Fig. 4: Presence of DLC1 binding motifs in a gene subset that determines the functional specificity of SF3B1-PHF5A in regulating NC specification.

a DLC1 binding motif (CUCCGGKU), located either near or distant from BP-A, is found in introns of genes affected by DLC1 KO. The motif is ranked the highest among other motifs based on its statistically significant predominance in the affected gene introns compared to the unaffected ones.
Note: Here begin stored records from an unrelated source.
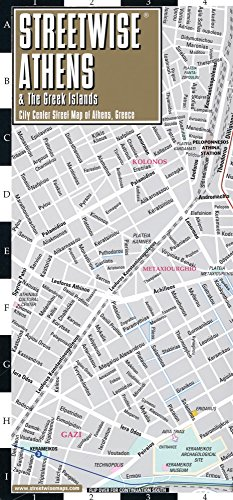 Streetwise Athens & The Greek Islands Map - Laminated City Center Street Map of Athens, Greece (Michelin Streetwise (Greece Map)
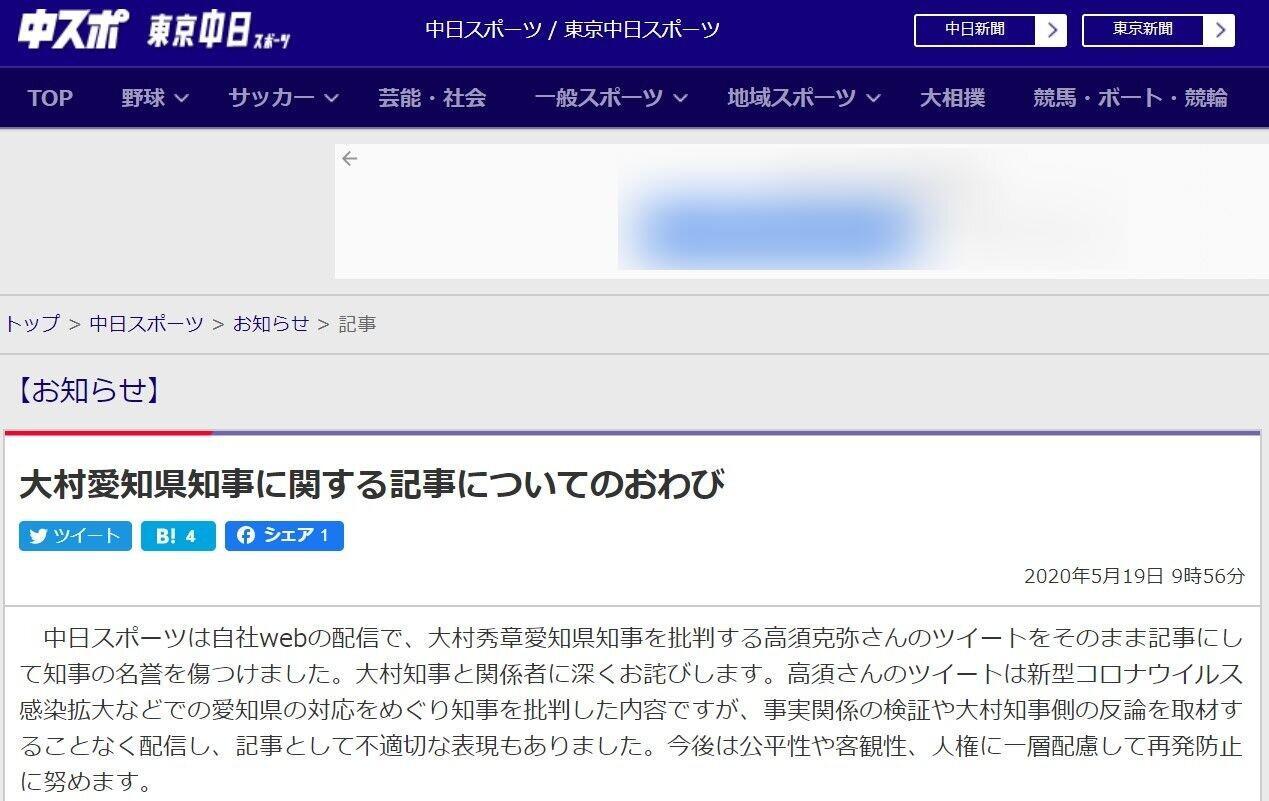 中日スポーツ、「大村知事」複数記事を削除 「名誉を傷つけました」とお詫び
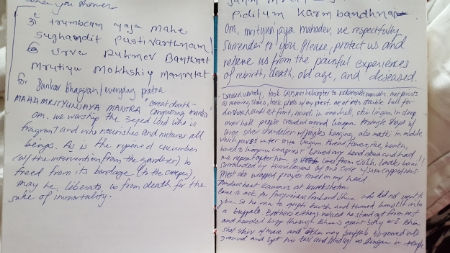 Travel Journal 10/8/14 - includes Mom's writing of the Great Death Conquering slokha - Prayer for Lord Shiva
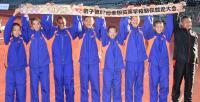 倉敷39度目で悲願の初V「伝統と支えのおかげ」 - 陸上 : 日刊スポーツ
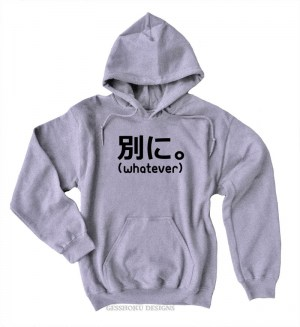 Japanese Whatever Pullover Hoodie (Betsuni)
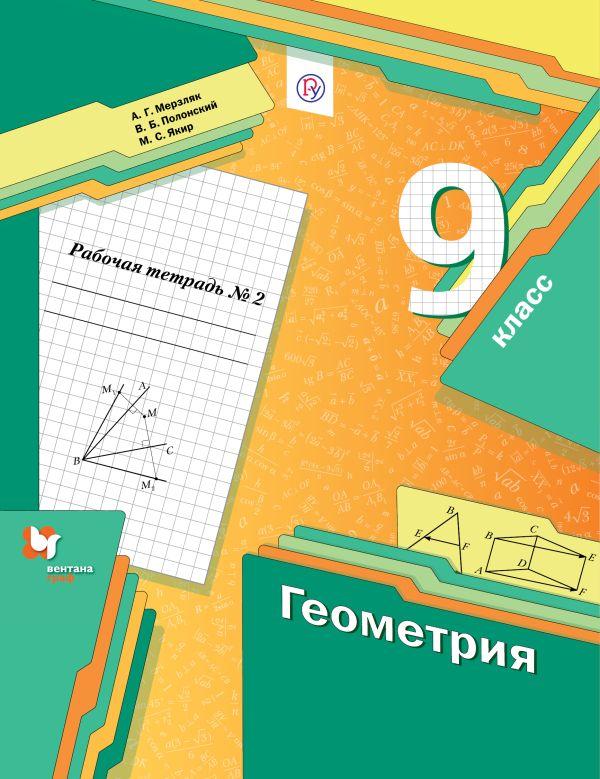 Геометрия. 9класс. Рабочая тетрадь №2. - страница 0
K represents A/G or U. Motif alignment is highlighted in green, and base pairs (bp) indicate the distance from the motif to BP-A. b, f Schematic diagram showing primer pairs flanking the motif (asterisk) and BP-A of SOX9 (a) and SNAI2 (b) introns for RNA-immunoprecipitation qPCR (RIP-qPCR). Graphs show the binding capacity of endogenous PHF5A (c, g), SF3B1 (d, h), and DLC1 (e, i) to the BP-A of SOX9 introns 1 and 2, as well as SNAI2 introns 1 and 3. n = 3 embryos per treatment. j IP shows that SF3B1 remained associated with PHF5A in the absence of DLC1. k–n RIP-qPCR analysis reveals reduced binding capacity of PHF5A-SF3B1 splicing complex to introns 1 and 2 of SOX9, as well as introns 1 and 3 of SNAI2 in embryos treated with DLC1 gRNA1 compared to Ctrl gRNA. n = 3 embryos per treatment. The exact p-values are listed in the Source data file. Mean ± SD. *P < 0.05, **P < 0.01, ***P < 0.001, ****P < 0.0001.